Figure 6. Osteogenic differentiation of bone marrow stromal cells (BMSCs).

(a–g) Representative alizarin red staining images demonstrating mineralization by murine BMSCs derived from the control groups (a) and osteoporoses induced by natural aging (b), accelerated senescence (SAMP6) (c), ovariectomy (OVX) (d), type 1 diabetes (T1D) (e), excessive glucocorticoids (GIOP) (f), and orchidectomy (ORX) (g). Mice were sacrificed after 4 weeks of modeling. 1^st-passaged BMSCs were seeded at 2 × 10⁵ cells/well in 12-well plates and underwent osteogenic induction for 14 days. Bars: 5 mm. (h–j) The corresponding parameters of mineralized area over total area (h), number of mineralized nodules per well (i) and average size of nodules (j) showing decreased mineralization of BMSCs in osteoporoses except in GIOP. BMSCs from natural aging mice developed the least number of mineralized nodules. (k) After 14-day osteogenic induction, quantitative real-time polymerase chain reaction (qRT-PCR) analysis of the mRNA expression level of osteogenic marker gene Runt-related transcription factor 2 (RUNX2).

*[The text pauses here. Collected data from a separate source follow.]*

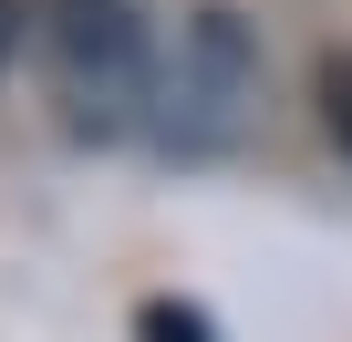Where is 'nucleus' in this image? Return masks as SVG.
Wrapping results in <instances>:
<instances>
[{
    "instance_id": "obj_1",
    "label": "nucleus",
    "mask_w": 352,
    "mask_h": 342,
    "mask_svg": "<svg viewBox=\"0 0 352 342\" xmlns=\"http://www.w3.org/2000/svg\"><path fill=\"white\" fill-rule=\"evenodd\" d=\"M32 42L52 63V94L83 135H135L155 125V21L145 0H32Z\"/></svg>"
},
{
    "instance_id": "obj_2",
    "label": "nucleus",
    "mask_w": 352,
    "mask_h": 342,
    "mask_svg": "<svg viewBox=\"0 0 352 342\" xmlns=\"http://www.w3.org/2000/svg\"><path fill=\"white\" fill-rule=\"evenodd\" d=\"M249 104H259V42H249V21L228 0H208L176 32V63L155 73V135L176 156H228Z\"/></svg>"
},
{
    "instance_id": "obj_3",
    "label": "nucleus",
    "mask_w": 352,
    "mask_h": 342,
    "mask_svg": "<svg viewBox=\"0 0 352 342\" xmlns=\"http://www.w3.org/2000/svg\"><path fill=\"white\" fill-rule=\"evenodd\" d=\"M311 104H321V135L352 156V52H321V73H311Z\"/></svg>"
},
{
    "instance_id": "obj_4",
    "label": "nucleus",
    "mask_w": 352,
    "mask_h": 342,
    "mask_svg": "<svg viewBox=\"0 0 352 342\" xmlns=\"http://www.w3.org/2000/svg\"><path fill=\"white\" fill-rule=\"evenodd\" d=\"M145 342H218L197 311H176V301H145Z\"/></svg>"
},
{
    "instance_id": "obj_5",
    "label": "nucleus",
    "mask_w": 352,
    "mask_h": 342,
    "mask_svg": "<svg viewBox=\"0 0 352 342\" xmlns=\"http://www.w3.org/2000/svg\"><path fill=\"white\" fill-rule=\"evenodd\" d=\"M21 32H32V0H0V73H11V52H21Z\"/></svg>"
}]
</instances>
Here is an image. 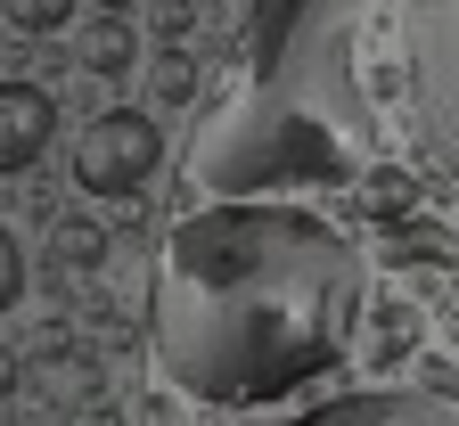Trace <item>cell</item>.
<instances>
[{"instance_id":"12","label":"cell","mask_w":459,"mask_h":426,"mask_svg":"<svg viewBox=\"0 0 459 426\" xmlns=\"http://www.w3.org/2000/svg\"><path fill=\"white\" fill-rule=\"evenodd\" d=\"M140 9V0H99V17H132Z\"/></svg>"},{"instance_id":"4","label":"cell","mask_w":459,"mask_h":426,"mask_svg":"<svg viewBox=\"0 0 459 426\" xmlns=\"http://www.w3.org/2000/svg\"><path fill=\"white\" fill-rule=\"evenodd\" d=\"M156 164H164V132H156V115H140V107H99L91 124L74 132V189H91V197H140L148 180H156Z\"/></svg>"},{"instance_id":"2","label":"cell","mask_w":459,"mask_h":426,"mask_svg":"<svg viewBox=\"0 0 459 426\" xmlns=\"http://www.w3.org/2000/svg\"><path fill=\"white\" fill-rule=\"evenodd\" d=\"M377 156L361 91V0H247L189 132L197 197L344 189Z\"/></svg>"},{"instance_id":"13","label":"cell","mask_w":459,"mask_h":426,"mask_svg":"<svg viewBox=\"0 0 459 426\" xmlns=\"http://www.w3.org/2000/svg\"><path fill=\"white\" fill-rule=\"evenodd\" d=\"M9 386H17V361H9V352H0V394H9Z\"/></svg>"},{"instance_id":"8","label":"cell","mask_w":459,"mask_h":426,"mask_svg":"<svg viewBox=\"0 0 459 426\" xmlns=\"http://www.w3.org/2000/svg\"><path fill=\"white\" fill-rule=\"evenodd\" d=\"M148 99H156V107H197V99H205L197 57H189V49H156V57H148Z\"/></svg>"},{"instance_id":"6","label":"cell","mask_w":459,"mask_h":426,"mask_svg":"<svg viewBox=\"0 0 459 426\" xmlns=\"http://www.w3.org/2000/svg\"><path fill=\"white\" fill-rule=\"evenodd\" d=\"M49 140H57V99H49V83L9 74V83H0V180L33 172L49 156Z\"/></svg>"},{"instance_id":"5","label":"cell","mask_w":459,"mask_h":426,"mask_svg":"<svg viewBox=\"0 0 459 426\" xmlns=\"http://www.w3.org/2000/svg\"><path fill=\"white\" fill-rule=\"evenodd\" d=\"M238 426H459V410L419 386H361V394H328L287 418H238Z\"/></svg>"},{"instance_id":"10","label":"cell","mask_w":459,"mask_h":426,"mask_svg":"<svg viewBox=\"0 0 459 426\" xmlns=\"http://www.w3.org/2000/svg\"><path fill=\"white\" fill-rule=\"evenodd\" d=\"M0 17H9V33L41 41V33H66L74 25V0H0Z\"/></svg>"},{"instance_id":"9","label":"cell","mask_w":459,"mask_h":426,"mask_svg":"<svg viewBox=\"0 0 459 426\" xmlns=\"http://www.w3.org/2000/svg\"><path fill=\"white\" fill-rule=\"evenodd\" d=\"M49 255H57V271H99V263H107V230H99L91 213H57Z\"/></svg>"},{"instance_id":"3","label":"cell","mask_w":459,"mask_h":426,"mask_svg":"<svg viewBox=\"0 0 459 426\" xmlns=\"http://www.w3.org/2000/svg\"><path fill=\"white\" fill-rule=\"evenodd\" d=\"M402 66L443 172L459 180V0H402Z\"/></svg>"},{"instance_id":"1","label":"cell","mask_w":459,"mask_h":426,"mask_svg":"<svg viewBox=\"0 0 459 426\" xmlns=\"http://www.w3.org/2000/svg\"><path fill=\"white\" fill-rule=\"evenodd\" d=\"M369 271L336 222L279 197H205L164 230L148 271V344L213 410H263L336 369Z\"/></svg>"},{"instance_id":"7","label":"cell","mask_w":459,"mask_h":426,"mask_svg":"<svg viewBox=\"0 0 459 426\" xmlns=\"http://www.w3.org/2000/svg\"><path fill=\"white\" fill-rule=\"evenodd\" d=\"M74 66L99 74V83H124V74L140 66V33H132V17H91L82 41H74Z\"/></svg>"},{"instance_id":"11","label":"cell","mask_w":459,"mask_h":426,"mask_svg":"<svg viewBox=\"0 0 459 426\" xmlns=\"http://www.w3.org/2000/svg\"><path fill=\"white\" fill-rule=\"evenodd\" d=\"M25 303V247H17V230L0 222V312H17Z\"/></svg>"}]
</instances>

The corresponding values showed inhibited osteogenic differentiation of BMSCs in osteoporoses except in GIOP. BMSCs from the natural aging mice expressed the lowest level of RUNX2. The expression of RUNX2 was normalized to that of ACTIN. Data represents mean ± standard deviation (SD). n = 6 per group. ^aP < 0.05 with the control groups; ^bP < 0.05 with the natural aging group; ^cP < 0.05 with the SAMP6 group; ^dP < 0.05 with the OVX group; ^eP < 0.05 with the T1D group; ^fP < 0.05 with the GIOP group; ^gP < 0.05 with the ORX group.